• Request A: From the passage on the passing-on defense below, reproduce everything from "In the Hanover" down to "product or service.".

• Extract to read:

The defence of “passing on” is therefore particularly designed such that the actual person who has suffered the damage or loss has the right to claim, and the person or entity which has passed on the loss or damage cannot unduly take advantage and be overcompensated.
The US and EU have opposing principles while dealing with this defence of passing on.
In the Hanover Shoe, Inc. v. United Shoe Machinery Corp., case, the US Supreme Court rejected the plea of passing on and opined that it would be too difficult to compute “actual loss”. However, it is pertinent to note that in US indirect consumers are not allowed to claim compensation thereby ruling out the possibility of a multiplicity of claims.
In the EU, the defence of passing on is permitted under Article 12, which mandates EU member states to lay down rules such that claimants are not overcompensated. Recently, however, in the truck cartel case in Spain, it was decreed by the Court that the defence of passing on would be limited to only the “supply chain”, i.e. with respect to the vertical market of the infringing product or service.
In India, therefore we have to see how the courts interpret this defence of passing on and to what extent would such defence be permitted, in order to determine the extent of damages or loss that may be claimed.
Private Enforcement of Competition Law Issues: Infringement of competition law affects public interest as it has direct repercussions on both structural and proper functioning of market economy and consequently on economic activity of all operators and participants in it.[9] Competition law as a matter of public policy does not generally deal with providing compensation to private parties adversely affected by an infringement but with the investigation and punishment of infringements so as to deter such behaviour in future.[10] The main objective of the law is to encourage healthy competition in trade and business and help stop unscrupulous business activities that, in most cases, are aimed at cheating the consumers and controlling markets through means — fair or foul.[11] However, with the rise in anti-competitive agreements and exclusive arrangements entered between parties, the need to protect the private rights of the parties assumes significance in today’s times.

(Excerpts of spatial question data)
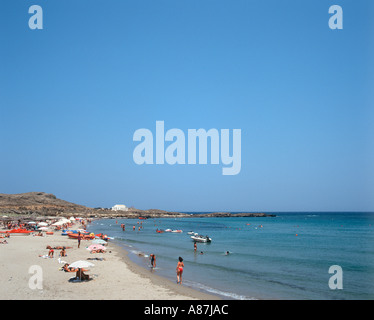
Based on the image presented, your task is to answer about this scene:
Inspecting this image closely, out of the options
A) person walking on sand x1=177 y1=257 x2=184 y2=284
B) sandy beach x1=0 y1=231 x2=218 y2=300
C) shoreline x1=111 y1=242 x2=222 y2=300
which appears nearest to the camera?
sandy beach x1=0 y1=231 x2=218 y2=300

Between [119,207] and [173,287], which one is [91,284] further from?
[119,207]

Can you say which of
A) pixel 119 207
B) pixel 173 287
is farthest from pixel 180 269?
pixel 119 207

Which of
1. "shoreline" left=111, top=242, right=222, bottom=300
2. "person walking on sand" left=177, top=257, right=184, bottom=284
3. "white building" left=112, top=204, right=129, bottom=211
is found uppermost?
"person walking on sand" left=177, top=257, right=184, bottom=284

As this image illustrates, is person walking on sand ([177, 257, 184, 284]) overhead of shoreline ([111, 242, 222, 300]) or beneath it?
overhead

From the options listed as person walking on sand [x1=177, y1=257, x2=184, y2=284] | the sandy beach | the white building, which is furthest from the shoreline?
the white building

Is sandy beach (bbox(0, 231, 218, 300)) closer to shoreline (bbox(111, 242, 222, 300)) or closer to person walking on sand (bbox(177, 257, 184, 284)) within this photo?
shoreline (bbox(111, 242, 222, 300))

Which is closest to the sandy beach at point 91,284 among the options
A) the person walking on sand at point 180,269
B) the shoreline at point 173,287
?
the shoreline at point 173,287

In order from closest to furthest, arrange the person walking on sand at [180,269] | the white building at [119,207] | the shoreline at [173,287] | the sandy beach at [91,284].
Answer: the sandy beach at [91,284], the shoreline at [173,287], the person walking on sand at [180,269], the white building at [119,207]

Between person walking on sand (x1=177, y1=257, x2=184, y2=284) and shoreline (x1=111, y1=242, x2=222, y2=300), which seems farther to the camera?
person walking on sand (x1=177, y1=257, x2=184, y2=284)

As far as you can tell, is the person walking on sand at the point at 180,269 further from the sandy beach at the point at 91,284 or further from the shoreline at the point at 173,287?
the sandy beach at the point at 91,284

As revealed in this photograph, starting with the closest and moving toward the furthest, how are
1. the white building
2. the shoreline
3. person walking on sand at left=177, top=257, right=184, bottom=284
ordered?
1. the shoreline
2. person walking on sand at left=177, top=257, right=184, bottom=284
3. the white building

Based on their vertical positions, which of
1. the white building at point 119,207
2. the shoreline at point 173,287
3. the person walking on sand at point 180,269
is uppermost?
the person walking on sand at point 180,269
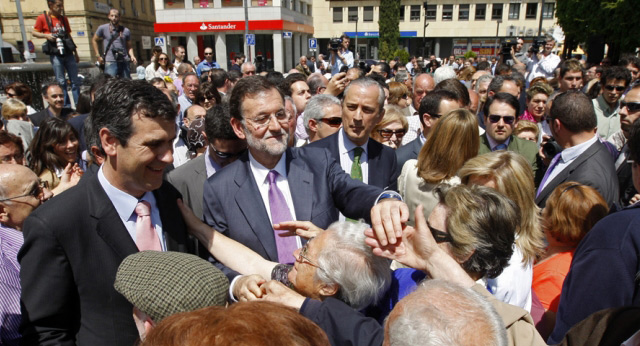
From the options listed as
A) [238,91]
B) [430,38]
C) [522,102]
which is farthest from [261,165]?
[430,38]

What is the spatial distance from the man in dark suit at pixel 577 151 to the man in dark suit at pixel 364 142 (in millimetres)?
1333

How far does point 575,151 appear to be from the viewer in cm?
347

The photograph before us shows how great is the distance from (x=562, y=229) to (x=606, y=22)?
1903cm

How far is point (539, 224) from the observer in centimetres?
260

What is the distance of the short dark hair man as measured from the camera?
5344 mm

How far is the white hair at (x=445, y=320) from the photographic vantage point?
4.10 feet

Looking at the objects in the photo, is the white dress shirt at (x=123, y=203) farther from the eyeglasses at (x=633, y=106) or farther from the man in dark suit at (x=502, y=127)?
the eyeglasses at (x=633, y=106)

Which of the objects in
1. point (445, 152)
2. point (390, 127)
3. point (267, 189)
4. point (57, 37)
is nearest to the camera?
point (267, 189)

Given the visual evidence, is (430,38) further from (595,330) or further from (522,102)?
(595,330)

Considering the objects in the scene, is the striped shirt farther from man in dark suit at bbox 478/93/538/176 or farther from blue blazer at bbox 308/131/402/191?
man in dark suit at bbox 478/93/538/176

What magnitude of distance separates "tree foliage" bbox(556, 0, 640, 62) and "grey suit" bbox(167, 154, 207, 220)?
1622cm

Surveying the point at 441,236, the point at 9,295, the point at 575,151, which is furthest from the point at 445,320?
the point at 575,151

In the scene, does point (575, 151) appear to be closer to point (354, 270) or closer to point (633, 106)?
point (633, 106)

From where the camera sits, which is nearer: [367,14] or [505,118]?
[505,118]
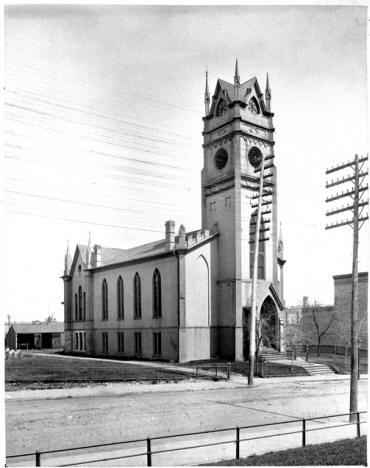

• Request B: Gather every line of the listing above that contains the string "closer".

• Written solution A:
In the Hanover Shoe, Inc. v. United Shoe Machinery Corp., case, the US Supreme Court rejected the plea of passing on and opined that it would be too difficult to compute “actual loss”. However, it is pertinent to note that in US indirect consumers are not allowed to claim compensation thereby ruling out the possibility of a multiplicity of claims.
In the EU, the defence of passing on is permitted under Article 12, which mandates EU member states to lay down rules such that claimants are not overcompensated. Recently, however, in the truck cartel case in Spain, it was decreed by the Court that the defence of passing on would be limited to only the “supply chain”, i.e. with respect to the vertical market of the infringing product or service.

• Written solution B:
Is sandy beach (bbox(0, 231, 218, 300)) closer to shoreline (bbox(111, 242, 222, 300)) or closer to person walking on sand (bbox(177, 257, 184, 284)) within this photo?
In the scene, does point (575, 151) appear to be closer to point (354, 270) or closer to point (633, 106)?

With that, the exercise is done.